Theatre for a New Audience (TFANA; Jeffrey Horowitz, Founding Artistic Director) has brought William Shakespeare's Timon of Athens to the stage, a co-production with Shakespeare Theatre Company in association with the Royal Shakespeare Company. Director Simon Godwin (Measure for Measure) returns to TFANA with a reimagining of his vibrant staging of Timon of Athens, which premiered at the Royal Shakespeare Company in 2018 - the first time the play had been staged with a female lead.

Timon of Athens opened at Theatre for a New Audience's Samuel H. Scripps Mainstage at Polonsky Shakespeare Center on January 11th. The production will run through February 9th.

The American company will be led by the internationally recognized Kathryn Hunter, whose Timon is re-gendered as female, as is the character of Alcibiades (Elia Monte-Brown).

Timon of Athens is a play for all times. Hilarious, satiric, and deeply moving, it explores ingratitude, wealth, and what determines self-worth. Timon lives in a world of opulence, throwing wild parties and lavishing gifts on her friends. But, when Timon suddenly loses her fortune, almost everyone abandons her. Timon retreats to a forest, exchanging luxurious gowns for sackcloth, in a powerful journey of self-discovery. This production of Timon of Athens marks the 33rd of Shakespeare's 38-play canon that TFANA has produced. The last major New York production of Timon of Athens was 2011 (Public Theater) with Richard Thomas in the title role.

Let's see what the critics have been saying...

Jesse Green, The New York Times: Hunter's generosity as a performer - listening intently, never grandstanding - spills over into her interpretation, giving us a Timon who chooses to think the best of her toadies. Rewarding the poet's fatuousness, the portraitist's flattery and the jeweler's smarm with gold, she believes she is modeling a higher form of love. But perhaps she is needier than she seems.

Helen Shaw, New York Magazine/Vulture: Godwin's production, originally mounted at the Royal Shakespeare Company and co-produced with D.C.'s Shakespeare Theatre Company, has his careful stamp. He and Emily Burns have cut the text intelligently, interlacing some of the repetitive debt-collection scenes into Jacobean montage. (It might have been possible to slice it even closer to the bone-a little of that banquet scene goes a long way.) Casting Hunter was a masterstroke. She has one of the great theatrical voices (warm but with a sawtooth edge) and eyes that burn and hurt at the same time.
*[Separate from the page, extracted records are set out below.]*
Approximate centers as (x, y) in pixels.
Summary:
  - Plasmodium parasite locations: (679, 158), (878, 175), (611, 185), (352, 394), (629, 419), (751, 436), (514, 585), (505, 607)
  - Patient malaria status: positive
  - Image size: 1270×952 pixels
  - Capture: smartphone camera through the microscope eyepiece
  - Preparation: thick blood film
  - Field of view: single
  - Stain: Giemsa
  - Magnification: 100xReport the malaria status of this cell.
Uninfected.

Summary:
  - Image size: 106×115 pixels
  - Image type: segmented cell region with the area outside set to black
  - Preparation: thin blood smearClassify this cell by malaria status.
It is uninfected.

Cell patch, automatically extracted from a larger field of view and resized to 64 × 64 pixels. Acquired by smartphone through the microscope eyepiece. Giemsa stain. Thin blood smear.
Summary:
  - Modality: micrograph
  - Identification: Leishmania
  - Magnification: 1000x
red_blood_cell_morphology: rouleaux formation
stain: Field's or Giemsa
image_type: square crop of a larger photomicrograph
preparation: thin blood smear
Melissa Rose Bernardo, New York Stage Review: If I had to hazard a guess, popularity-wise, Timon might rank at the very bottom of the Bard's oeuvre, just below Coriolanus and just above the three-part Henry VI. This makes the TFANA production, headlined by the formidable Kathryn Hunter, all the more exciting: It's not only a chance to see a rarely performed piece, but it's also a chance to see it done slickly and smartly, with women playing actual roles including the kick-ass revolutionary Alcibiades (Elia Monte-Brown)-not just whores who have a few lines here and there, as in the original.

Michael Sommers, New York Stage Review: While Timon's desolate existence recalls the heath scenes of King Lear, Hunter's contemporary acting style plus the surreal visuals established here as the character doggedly digs herself deeper into the earth evokes Beckett, which certainly puts a modern edge upon the 400 year-old drama. With her croaking voice, glistening eyes, and quick gestures, Hunter suggests a magpie as Timon initially darts among her guests and later scrabbles in the dirt for food. Reworking the character as a forceful woman does not significantly alter the play's cautionary message about cultivating false friends, but it's a pleasure to see Hunter cast her singular presence over the production.

Thom Geier, The Wrap: Whether she is sponging up flattery or unleashing fury, Hunter in the title role is a lithe dynamo of energy whose command of the stage belies her diminutive stature. Her Act 2 exile to the wilderness, digging in holes and braying at the injustice of her plight, suggests a kind of first draft of King Lear's retreat to the heath in the storm. (Hunter has actually played Lear, as a man.) There are other standouts in the cast, too, including John Rothman as the loyal servant whom she turns on and the trio of Shirine Babb, Dave Quay and Daniel Pearce as Timon's all-too-fickle friends.